- YOUR TASK -
Reproduce the stretch of the records below from the line containing "How far away" through the end of the records, substituting "lens" for every occurrence of "camera" and leaving all else unchanged.

- GIVEN ENTRIES -
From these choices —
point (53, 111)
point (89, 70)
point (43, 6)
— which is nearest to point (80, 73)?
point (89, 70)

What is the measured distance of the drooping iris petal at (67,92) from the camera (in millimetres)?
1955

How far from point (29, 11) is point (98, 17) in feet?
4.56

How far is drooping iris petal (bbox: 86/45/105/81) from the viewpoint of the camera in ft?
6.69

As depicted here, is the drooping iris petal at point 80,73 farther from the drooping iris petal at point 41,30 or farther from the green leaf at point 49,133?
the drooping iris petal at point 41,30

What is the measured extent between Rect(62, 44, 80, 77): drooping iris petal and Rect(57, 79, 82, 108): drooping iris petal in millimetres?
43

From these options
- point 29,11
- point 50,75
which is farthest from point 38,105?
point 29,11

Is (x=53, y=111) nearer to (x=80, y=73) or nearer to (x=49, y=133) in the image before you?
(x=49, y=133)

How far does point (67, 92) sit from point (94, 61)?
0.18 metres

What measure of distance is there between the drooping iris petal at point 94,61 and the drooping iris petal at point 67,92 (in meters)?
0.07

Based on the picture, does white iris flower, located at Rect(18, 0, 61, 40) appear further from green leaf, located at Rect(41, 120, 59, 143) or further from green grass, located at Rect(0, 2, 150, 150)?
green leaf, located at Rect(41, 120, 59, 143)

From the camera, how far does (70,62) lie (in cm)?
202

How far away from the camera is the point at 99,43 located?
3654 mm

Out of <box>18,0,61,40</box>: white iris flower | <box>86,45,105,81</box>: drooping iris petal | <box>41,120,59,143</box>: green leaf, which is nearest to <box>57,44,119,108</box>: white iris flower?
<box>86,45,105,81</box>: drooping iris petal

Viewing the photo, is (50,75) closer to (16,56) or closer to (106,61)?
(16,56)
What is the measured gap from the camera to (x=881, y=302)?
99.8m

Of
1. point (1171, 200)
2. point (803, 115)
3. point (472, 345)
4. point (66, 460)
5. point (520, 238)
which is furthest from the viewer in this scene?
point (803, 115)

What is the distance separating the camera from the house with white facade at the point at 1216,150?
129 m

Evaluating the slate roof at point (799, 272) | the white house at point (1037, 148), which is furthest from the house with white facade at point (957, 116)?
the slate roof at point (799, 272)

- ANSWER FOR THE TASK -
How far away from the lens is the point at 99,43 located?
3654 mm

Out of <box>18,0,61,40</box>: white iris flower | <box>86,45,105,81</box>: drooping iris petal | <box>41,120,59,143</box>: green leaf, which is nearest to <box>57,44,119,108</box>: white iris flower?
<box>86,45,105,81</box>: drooping iris petal

Viewing the photo, is (50,75) closer to (16,56) or closer to (106,61)?
(16,56)
What is the measured gap from the lens to (x=881, y=302)?
99.8m

Of
1. point (1171, 200)
2. point (803, 115)
3. point (472, 345)
4. point (66, 460)
5. point (520, 238)
which is furthest from the viewer in this scene?
point (803, 115)

What is the distance separating the lens from the house with white facade at the point at 1216,150?
129 m

Evaluating the slate roof at point (799, 272) | the white house at point (1037, 148), which is furthest from the house with white facade at point (957, 116)?
the slate roof at point (799, 272)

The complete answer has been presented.